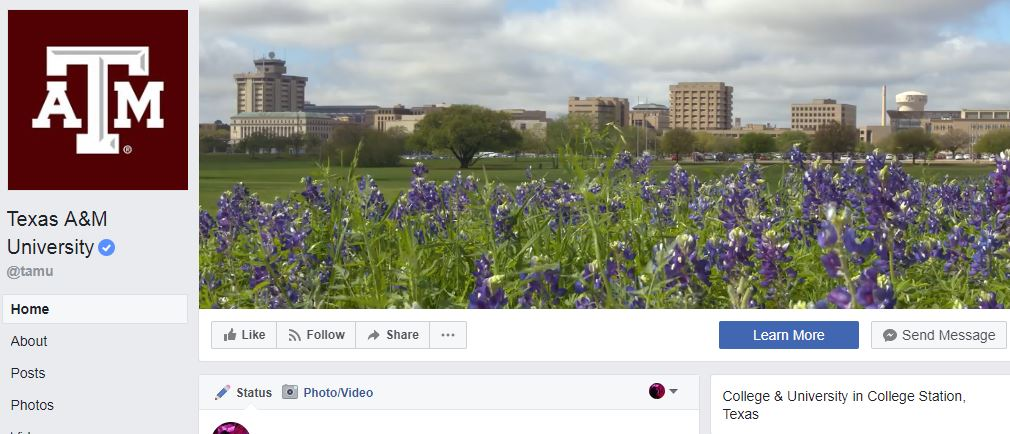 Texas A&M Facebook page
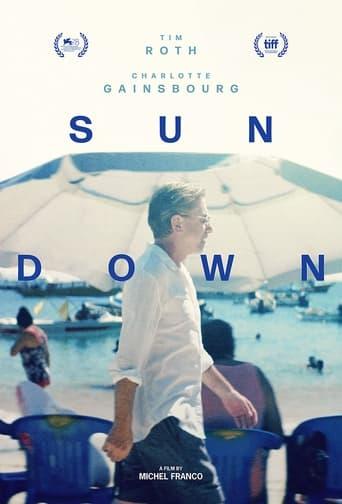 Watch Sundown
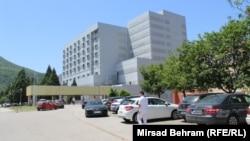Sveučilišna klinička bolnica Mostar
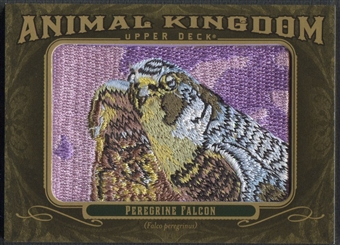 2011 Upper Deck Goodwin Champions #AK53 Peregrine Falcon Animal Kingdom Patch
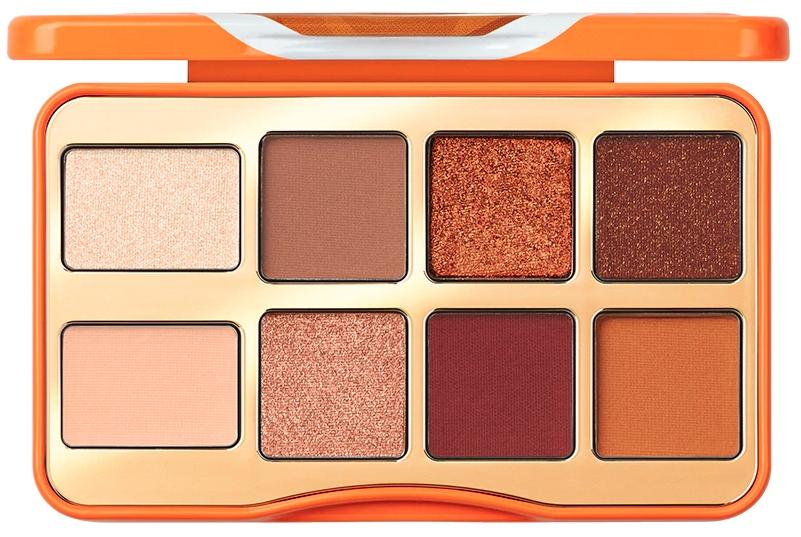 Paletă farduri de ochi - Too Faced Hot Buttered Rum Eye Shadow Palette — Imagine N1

───

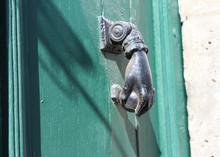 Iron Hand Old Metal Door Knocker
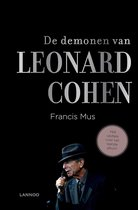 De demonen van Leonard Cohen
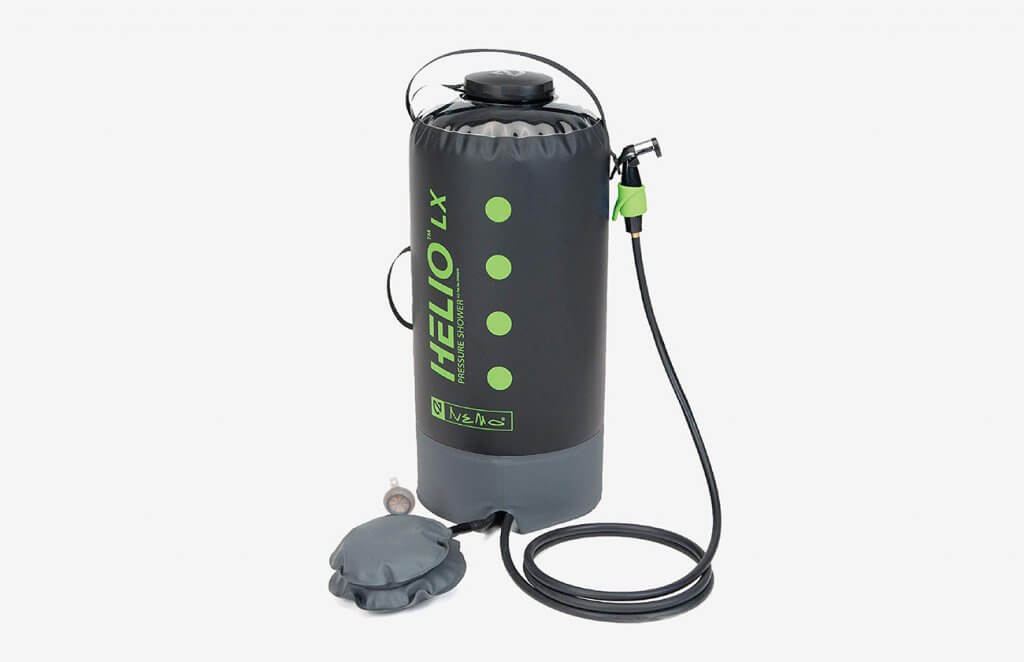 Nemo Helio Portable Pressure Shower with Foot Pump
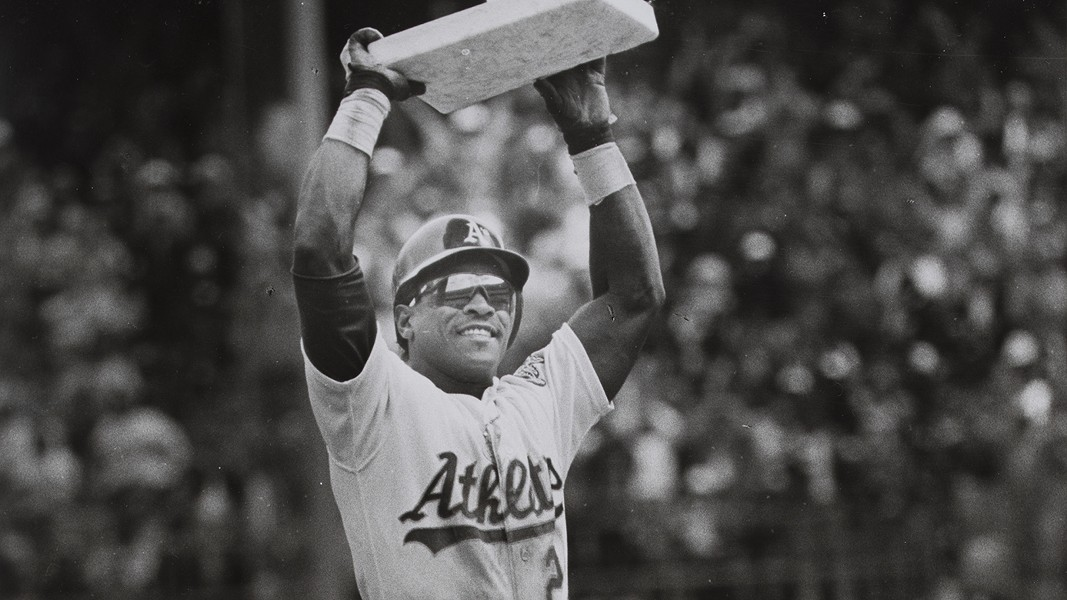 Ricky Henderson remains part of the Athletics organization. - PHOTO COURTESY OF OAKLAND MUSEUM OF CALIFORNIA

───

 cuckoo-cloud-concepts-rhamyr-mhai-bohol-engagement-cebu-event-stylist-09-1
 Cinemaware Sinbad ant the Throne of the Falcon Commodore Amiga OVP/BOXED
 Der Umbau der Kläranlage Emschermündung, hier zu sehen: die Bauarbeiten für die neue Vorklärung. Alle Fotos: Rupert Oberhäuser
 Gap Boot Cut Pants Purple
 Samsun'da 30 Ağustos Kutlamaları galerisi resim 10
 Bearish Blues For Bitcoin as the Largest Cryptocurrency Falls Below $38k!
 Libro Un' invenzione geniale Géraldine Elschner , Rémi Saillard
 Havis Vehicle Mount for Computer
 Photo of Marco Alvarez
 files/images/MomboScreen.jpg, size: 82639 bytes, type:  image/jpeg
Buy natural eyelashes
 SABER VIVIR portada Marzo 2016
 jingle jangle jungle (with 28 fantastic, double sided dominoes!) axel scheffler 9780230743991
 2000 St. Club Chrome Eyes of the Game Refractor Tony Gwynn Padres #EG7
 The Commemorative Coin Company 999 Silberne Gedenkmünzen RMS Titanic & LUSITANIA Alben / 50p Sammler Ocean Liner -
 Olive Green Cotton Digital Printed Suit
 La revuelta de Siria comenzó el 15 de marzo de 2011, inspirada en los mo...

───

**Problem requirements**
Transcribe only the lines above that start at the line containing "Texas A&M Facebook page" and end at the line containing "Paletă farduri de". Omit pictures.

**Task result**
 Texas A&M Facebook page
 Watch Sundown
Sveučilišna klinička bolnica Mostar
 2011 Upper Deck Goodwin Champions #AK53 Peregrine Falcon Animal Kingdom Patch
 Paletă farduri de ochi - Too Faced Hot Buttered Rum Eye Shadow Palette — Imagine N1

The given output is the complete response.